Dealing With Macroeconomic Challenges
Along with real estate, today’s CFOs must also cope with the challenges presented by the economy. When an organization is dealing with a macroeconomic environment like today’s, one key role of the CFO is to be a business partner to the rest of the organization, Franco said.
That means, for example, working with the sales team, manufacturing team, supply chain team and customer success team to ensure customers are getting value from the company’s products.
It also means focusing on operating expenses, with the CFO providing transparency to the rest of the organization.
“In every function within the company, there needs to be a strategic reason for spending what we’re spending and then understanding the return on that spend and making the right business case across the organization,” Franco said. “This results in growth, stronger unit economics or long-term efficiency.”
Meeting the Need for Data
Another part of the CFO’s role involves putting in place the fundamental building blocks of a finance organization at the company.

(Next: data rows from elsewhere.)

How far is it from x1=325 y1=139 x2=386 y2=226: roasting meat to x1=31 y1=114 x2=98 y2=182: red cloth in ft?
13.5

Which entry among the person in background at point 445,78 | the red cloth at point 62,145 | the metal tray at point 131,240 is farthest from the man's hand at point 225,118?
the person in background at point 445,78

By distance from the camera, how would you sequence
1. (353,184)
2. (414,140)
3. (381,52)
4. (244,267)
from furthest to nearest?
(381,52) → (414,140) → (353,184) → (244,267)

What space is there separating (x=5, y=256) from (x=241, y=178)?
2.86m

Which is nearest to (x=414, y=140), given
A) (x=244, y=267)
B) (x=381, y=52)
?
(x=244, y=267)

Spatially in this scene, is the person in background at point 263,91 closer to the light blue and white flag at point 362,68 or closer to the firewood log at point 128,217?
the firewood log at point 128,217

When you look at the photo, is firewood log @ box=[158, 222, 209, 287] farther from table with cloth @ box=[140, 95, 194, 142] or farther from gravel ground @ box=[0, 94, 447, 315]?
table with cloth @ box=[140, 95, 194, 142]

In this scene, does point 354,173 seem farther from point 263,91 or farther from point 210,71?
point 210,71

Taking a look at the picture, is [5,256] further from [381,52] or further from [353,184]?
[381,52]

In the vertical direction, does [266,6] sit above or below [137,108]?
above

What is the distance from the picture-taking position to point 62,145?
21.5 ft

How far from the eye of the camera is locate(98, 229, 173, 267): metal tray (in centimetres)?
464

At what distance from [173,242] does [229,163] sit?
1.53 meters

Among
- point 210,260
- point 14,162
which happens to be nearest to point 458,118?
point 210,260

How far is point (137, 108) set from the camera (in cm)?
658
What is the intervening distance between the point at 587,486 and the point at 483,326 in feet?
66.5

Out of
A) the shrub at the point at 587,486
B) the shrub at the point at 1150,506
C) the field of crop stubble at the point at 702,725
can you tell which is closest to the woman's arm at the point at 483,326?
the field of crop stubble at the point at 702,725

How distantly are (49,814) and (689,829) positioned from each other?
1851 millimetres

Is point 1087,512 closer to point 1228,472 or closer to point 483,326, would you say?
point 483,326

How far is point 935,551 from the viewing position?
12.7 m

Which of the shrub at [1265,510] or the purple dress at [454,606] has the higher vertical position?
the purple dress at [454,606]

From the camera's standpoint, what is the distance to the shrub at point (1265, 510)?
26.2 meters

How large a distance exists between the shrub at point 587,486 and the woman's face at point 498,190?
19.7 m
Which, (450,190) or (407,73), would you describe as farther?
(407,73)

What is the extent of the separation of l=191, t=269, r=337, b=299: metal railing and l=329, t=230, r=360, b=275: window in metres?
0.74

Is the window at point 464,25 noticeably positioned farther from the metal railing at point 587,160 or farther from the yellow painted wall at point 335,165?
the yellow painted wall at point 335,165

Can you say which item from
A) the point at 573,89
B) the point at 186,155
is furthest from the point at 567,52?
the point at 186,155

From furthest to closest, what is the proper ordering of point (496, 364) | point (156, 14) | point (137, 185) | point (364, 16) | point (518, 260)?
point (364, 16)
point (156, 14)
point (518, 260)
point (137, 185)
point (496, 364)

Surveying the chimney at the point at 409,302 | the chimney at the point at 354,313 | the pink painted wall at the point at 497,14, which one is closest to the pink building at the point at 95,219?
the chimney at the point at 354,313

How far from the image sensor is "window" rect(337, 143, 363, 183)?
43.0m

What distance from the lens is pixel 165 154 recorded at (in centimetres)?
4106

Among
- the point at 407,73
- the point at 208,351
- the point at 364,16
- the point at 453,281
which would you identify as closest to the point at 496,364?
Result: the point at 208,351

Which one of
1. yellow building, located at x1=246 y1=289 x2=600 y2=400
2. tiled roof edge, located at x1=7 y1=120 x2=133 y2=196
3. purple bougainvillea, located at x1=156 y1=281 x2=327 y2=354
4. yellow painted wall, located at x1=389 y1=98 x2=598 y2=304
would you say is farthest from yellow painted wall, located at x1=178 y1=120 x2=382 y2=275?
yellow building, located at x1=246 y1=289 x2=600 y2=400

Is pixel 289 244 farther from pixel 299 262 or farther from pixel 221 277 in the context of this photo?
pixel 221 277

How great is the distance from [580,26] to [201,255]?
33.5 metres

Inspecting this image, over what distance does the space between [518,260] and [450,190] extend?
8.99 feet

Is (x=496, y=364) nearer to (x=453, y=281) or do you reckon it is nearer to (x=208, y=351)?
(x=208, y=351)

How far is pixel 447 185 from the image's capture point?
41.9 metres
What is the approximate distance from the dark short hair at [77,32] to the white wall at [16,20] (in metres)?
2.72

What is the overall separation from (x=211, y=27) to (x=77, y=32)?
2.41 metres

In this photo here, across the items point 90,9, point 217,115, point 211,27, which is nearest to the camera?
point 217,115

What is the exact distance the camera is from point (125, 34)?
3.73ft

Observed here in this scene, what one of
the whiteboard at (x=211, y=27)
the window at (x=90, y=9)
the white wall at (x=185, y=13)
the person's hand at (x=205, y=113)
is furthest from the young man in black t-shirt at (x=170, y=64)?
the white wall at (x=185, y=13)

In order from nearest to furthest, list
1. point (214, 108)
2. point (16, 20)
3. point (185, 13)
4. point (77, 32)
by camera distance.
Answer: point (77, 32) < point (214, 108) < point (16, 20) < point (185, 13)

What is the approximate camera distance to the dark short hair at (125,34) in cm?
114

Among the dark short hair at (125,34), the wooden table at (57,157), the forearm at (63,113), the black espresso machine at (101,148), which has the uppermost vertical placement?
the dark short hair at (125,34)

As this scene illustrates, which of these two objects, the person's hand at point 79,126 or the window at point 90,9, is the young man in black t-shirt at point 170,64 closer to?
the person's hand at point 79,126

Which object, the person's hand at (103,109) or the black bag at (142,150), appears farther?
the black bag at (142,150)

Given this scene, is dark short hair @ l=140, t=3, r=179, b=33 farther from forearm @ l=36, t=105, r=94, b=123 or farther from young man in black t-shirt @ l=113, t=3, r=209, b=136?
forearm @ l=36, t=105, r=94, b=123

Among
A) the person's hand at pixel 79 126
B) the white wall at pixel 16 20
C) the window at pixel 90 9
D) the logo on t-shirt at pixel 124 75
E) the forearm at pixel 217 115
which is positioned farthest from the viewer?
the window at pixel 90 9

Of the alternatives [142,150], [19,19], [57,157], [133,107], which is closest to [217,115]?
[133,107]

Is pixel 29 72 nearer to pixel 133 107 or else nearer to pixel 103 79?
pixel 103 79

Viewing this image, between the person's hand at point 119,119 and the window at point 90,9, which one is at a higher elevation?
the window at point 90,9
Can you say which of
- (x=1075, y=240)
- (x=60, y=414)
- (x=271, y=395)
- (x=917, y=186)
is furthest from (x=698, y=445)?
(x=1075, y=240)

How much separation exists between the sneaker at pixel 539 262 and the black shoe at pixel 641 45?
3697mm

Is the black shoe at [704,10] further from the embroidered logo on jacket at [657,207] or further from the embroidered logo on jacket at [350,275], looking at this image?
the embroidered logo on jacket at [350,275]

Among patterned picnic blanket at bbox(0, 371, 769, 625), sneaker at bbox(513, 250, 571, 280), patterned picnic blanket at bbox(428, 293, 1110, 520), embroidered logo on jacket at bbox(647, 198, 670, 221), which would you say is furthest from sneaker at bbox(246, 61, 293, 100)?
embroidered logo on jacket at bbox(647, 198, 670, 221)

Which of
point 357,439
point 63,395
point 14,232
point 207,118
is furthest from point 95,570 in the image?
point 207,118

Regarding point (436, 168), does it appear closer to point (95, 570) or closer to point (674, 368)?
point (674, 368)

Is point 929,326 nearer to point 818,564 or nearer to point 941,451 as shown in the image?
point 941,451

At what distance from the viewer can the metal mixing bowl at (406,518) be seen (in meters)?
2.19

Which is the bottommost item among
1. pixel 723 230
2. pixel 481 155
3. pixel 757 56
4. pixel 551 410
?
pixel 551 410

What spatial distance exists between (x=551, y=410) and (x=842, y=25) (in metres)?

This includes implementing the systems and the reporting that are especially important in today’s environment as companies work to balance growth versus profitability, unit economics and managing expenses.
“If you don’t have the right tools to report, you can’t do a good job managing margin, managing costs and making decisions around growth versus unit economics,” Franco said.
When it comes to accounts payable (AP) and accounts receivable (AR), Density does almost everything in the cloud. The company has the right controls in place, it has virtual mailboxes and lock boxes, and the finance team is fully distributed with the tools they need to work remote-first and efficiently.
“I think the vision is to bring efficiency to the team and efficiency to our reporting process to allow us to minimize the tactical work and really focus on accuracy, data and processes to create efficiency in the organization,” Franco said.